Natalia encouraged her daughter to forge a career before marrying, and so determined was Akerman to do so after seeing Jean-Luc Godard’s Pierrot Le Fou, that she dropped out of film school to finance and shoot her first short, Saute Ma Ville. Describing the film as ‘the mirror image’ of her later, great work, Jeanne Dielman, Akerman films herself alone in her kitchen rebelling against the domestic chores she mimics  in the manner of her inspiration, Charlie Chaplin.

Akerman’s 1977 film News from Home is a documentary in which the sound is intentionally out of sync with the images, suggesting a life out of sync with other women’s lives.  We hear Akerman read in a voice-over the letters she sent to her mother during her residency in New York from 1971-73.

Upon her return from New York, Akerman made what is considered her masterpiece, Jeanne Dielman, 23 quai du Commerce, 1080 Bruxelles, a three-and-a-half hour film in which single-mother Jeanne (Delphine Seyrig), performs a series of domestic rituals, including peeling potatoes in her kitchen, day after day.  She supports her son by prostitution, and this is shot as though it were a part of a woman’s household chores.

Jeanne Dielman is not the only explicitly feminist work.  If a woman is the slave or prisoner to her household work, she is also a slave to her husband or partner.  In Captive (based loosely on Marcel Proust, The Prisoner), a controlling and jealous man kicks his girlfriend out of his apartment when he suspects her of having an affair with another woman.  Although he takes back his girlfriend, when they stop on the road for dinner, she slips away and he assumes she has drowned herself.

It is no coincidence that in two of the three scenes in which Akerman is with her mother, they are in the kitchen and in the first, they are eating potatoes. ‘Very good’, the mother comments, while Akerman jokes that she has picked up some domestic skills in her life.  In the other, much longer scene, which provides the film only narrative, Akerman is clearly trying to get her mother to talk about her experiences in the War.

Relatives are mentioned whom we do not know and the conversation is often too intimate to follow and yet Akerman is directing, leading the conversation like a prompt.  Natalia never mentions her time in Auschwitz, but her description of the gradual encroachment of the Germans is chilling.  She describes how at the beginning they were friendly and polite, and then ‘little by little, like perverts – terrible! They got us! When her mother says, ‘if we had known from the start…’ Akerman finishes, ‘you would have gone to American or South America…’

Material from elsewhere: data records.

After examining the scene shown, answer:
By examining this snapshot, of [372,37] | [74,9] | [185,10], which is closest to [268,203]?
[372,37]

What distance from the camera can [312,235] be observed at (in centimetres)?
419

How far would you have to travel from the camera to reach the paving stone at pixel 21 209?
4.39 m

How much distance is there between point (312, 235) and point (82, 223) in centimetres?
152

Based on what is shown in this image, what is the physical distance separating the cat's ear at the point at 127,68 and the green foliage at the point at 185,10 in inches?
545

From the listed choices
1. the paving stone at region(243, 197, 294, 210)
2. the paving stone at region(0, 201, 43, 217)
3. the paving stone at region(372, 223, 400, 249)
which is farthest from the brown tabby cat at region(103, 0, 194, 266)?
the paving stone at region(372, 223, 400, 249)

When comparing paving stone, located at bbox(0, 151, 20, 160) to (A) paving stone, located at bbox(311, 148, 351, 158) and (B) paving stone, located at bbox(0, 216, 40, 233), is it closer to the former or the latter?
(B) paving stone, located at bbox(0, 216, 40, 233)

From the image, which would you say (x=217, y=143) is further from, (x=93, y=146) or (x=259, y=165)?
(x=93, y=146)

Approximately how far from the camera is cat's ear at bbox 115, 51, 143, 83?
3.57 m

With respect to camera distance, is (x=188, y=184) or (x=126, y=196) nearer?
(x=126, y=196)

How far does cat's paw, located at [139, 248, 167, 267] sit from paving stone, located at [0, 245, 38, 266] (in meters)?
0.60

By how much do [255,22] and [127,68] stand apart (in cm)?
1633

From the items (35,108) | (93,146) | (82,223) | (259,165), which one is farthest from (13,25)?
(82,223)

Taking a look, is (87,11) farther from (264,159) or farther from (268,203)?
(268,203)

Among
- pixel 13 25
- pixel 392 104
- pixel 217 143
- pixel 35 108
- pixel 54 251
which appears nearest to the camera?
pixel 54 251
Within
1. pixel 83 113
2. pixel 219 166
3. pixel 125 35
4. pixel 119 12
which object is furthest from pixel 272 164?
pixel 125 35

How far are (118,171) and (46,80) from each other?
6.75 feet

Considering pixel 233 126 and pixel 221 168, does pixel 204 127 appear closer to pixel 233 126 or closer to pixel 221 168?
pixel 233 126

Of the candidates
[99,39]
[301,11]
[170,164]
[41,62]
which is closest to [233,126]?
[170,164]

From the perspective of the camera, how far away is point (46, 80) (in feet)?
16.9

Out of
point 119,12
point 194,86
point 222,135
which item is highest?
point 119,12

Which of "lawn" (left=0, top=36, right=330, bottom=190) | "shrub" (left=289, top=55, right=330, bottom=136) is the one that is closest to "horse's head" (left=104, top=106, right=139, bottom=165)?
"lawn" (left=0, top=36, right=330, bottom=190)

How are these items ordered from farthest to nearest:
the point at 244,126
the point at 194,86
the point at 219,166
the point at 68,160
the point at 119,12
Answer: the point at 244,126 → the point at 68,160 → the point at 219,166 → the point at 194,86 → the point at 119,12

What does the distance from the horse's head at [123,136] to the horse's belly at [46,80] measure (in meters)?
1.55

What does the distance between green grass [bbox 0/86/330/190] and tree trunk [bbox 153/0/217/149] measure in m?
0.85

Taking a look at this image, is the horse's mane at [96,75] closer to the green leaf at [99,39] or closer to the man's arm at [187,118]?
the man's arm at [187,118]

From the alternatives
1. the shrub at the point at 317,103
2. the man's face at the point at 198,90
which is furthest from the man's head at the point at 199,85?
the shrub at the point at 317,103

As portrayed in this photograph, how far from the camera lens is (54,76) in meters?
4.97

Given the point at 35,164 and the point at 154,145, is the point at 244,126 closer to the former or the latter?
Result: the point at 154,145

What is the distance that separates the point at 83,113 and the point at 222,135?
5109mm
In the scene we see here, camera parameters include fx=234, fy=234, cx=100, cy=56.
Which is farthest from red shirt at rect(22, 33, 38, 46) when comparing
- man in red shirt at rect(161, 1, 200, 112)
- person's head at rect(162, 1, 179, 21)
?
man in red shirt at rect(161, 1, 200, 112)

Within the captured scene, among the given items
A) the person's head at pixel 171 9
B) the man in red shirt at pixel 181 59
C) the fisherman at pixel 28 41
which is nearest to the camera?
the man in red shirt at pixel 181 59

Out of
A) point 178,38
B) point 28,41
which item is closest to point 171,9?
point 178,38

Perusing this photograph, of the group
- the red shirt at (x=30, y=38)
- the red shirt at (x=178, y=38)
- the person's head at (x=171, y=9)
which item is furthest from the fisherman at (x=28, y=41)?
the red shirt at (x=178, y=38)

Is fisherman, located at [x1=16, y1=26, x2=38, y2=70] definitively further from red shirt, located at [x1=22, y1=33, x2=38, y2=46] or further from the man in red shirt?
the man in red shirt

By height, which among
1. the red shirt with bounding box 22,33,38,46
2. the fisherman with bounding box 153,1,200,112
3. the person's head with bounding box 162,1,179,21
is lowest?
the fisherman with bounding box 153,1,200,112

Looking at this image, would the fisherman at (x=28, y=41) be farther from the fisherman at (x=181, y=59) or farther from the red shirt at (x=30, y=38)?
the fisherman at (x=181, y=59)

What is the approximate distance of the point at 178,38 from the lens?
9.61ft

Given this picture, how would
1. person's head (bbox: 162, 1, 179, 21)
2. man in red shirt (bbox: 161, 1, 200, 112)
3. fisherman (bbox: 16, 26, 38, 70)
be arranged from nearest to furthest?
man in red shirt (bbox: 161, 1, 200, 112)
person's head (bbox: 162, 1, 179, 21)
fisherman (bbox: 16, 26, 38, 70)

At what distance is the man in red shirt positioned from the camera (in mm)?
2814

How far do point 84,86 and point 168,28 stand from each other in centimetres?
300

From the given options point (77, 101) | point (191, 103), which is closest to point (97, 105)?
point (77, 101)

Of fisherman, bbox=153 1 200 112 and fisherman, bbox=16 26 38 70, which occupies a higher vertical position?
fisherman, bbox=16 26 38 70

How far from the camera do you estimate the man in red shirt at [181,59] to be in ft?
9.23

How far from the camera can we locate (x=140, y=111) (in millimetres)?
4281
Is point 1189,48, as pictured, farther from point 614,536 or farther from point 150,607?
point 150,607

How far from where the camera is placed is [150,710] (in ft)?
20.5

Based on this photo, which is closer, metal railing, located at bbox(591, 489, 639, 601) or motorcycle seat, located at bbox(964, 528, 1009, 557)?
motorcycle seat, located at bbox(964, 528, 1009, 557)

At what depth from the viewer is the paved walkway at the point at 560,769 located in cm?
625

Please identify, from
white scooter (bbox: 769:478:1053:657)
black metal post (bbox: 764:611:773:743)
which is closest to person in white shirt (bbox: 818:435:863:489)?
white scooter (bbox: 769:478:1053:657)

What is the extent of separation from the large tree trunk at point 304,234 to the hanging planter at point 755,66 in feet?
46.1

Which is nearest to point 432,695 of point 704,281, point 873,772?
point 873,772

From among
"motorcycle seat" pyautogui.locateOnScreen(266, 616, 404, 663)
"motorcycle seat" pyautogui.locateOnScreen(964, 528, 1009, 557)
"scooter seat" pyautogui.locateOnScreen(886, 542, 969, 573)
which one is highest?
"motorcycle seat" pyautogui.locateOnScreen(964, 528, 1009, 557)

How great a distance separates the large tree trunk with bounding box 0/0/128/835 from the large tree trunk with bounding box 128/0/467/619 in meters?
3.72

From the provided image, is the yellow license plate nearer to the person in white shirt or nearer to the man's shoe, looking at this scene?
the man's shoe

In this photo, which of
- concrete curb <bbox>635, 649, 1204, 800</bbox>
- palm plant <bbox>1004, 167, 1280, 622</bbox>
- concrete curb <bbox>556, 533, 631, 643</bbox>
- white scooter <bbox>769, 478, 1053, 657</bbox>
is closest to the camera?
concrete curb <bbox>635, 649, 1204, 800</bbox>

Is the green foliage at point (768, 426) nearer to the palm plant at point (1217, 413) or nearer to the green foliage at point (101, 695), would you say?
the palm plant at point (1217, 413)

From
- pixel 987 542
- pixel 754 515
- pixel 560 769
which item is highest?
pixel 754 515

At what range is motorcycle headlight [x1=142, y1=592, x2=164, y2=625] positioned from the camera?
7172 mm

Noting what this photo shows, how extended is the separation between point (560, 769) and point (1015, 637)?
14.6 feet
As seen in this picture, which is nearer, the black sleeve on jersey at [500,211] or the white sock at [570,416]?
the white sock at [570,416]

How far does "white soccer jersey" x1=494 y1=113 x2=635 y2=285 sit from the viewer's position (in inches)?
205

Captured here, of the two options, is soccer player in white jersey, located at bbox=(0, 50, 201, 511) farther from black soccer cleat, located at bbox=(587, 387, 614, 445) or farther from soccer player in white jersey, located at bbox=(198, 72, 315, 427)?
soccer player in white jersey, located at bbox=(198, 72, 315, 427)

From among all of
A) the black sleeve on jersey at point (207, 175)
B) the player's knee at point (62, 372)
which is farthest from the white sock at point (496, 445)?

If much of Akerman’s work is a rebellion against the enslavement of women either through  male relationships or household drudgery, so was her life.  Akerman’s partners were not men; she had no children and spent little time in the kitchen outside of filming. In Les Rendezvous d’Anna, a female filmmaker travels from city to city promoting her latest film, sleeps with men in nondescript hotel rooms and returns home to listen to her answer machine.

‘I’ll be there on September 20th for Yom Kippur,’ we hear Akerman say on Skype. The call cheers up her mother, while their loving prolonged telephone farewells mask the difficulty of communication when they are together.  In one scene Natalia complains to her other daughter, ‘Chantal never tells me anything.’  The sister is surprised and retorts, ‘She never stops talking!’  Natalia qualifies her remark. ‘But she never tells me anything important.’

While Akerman is always trying to get her mother to ‘tell [me] a story’, one senses that Akerman’s stories to her mother are her films.  No Home Movie is Akerman’s most personal.  Her mother might, like the audience, complain that she is not saying anything important.  Akerman might disagree.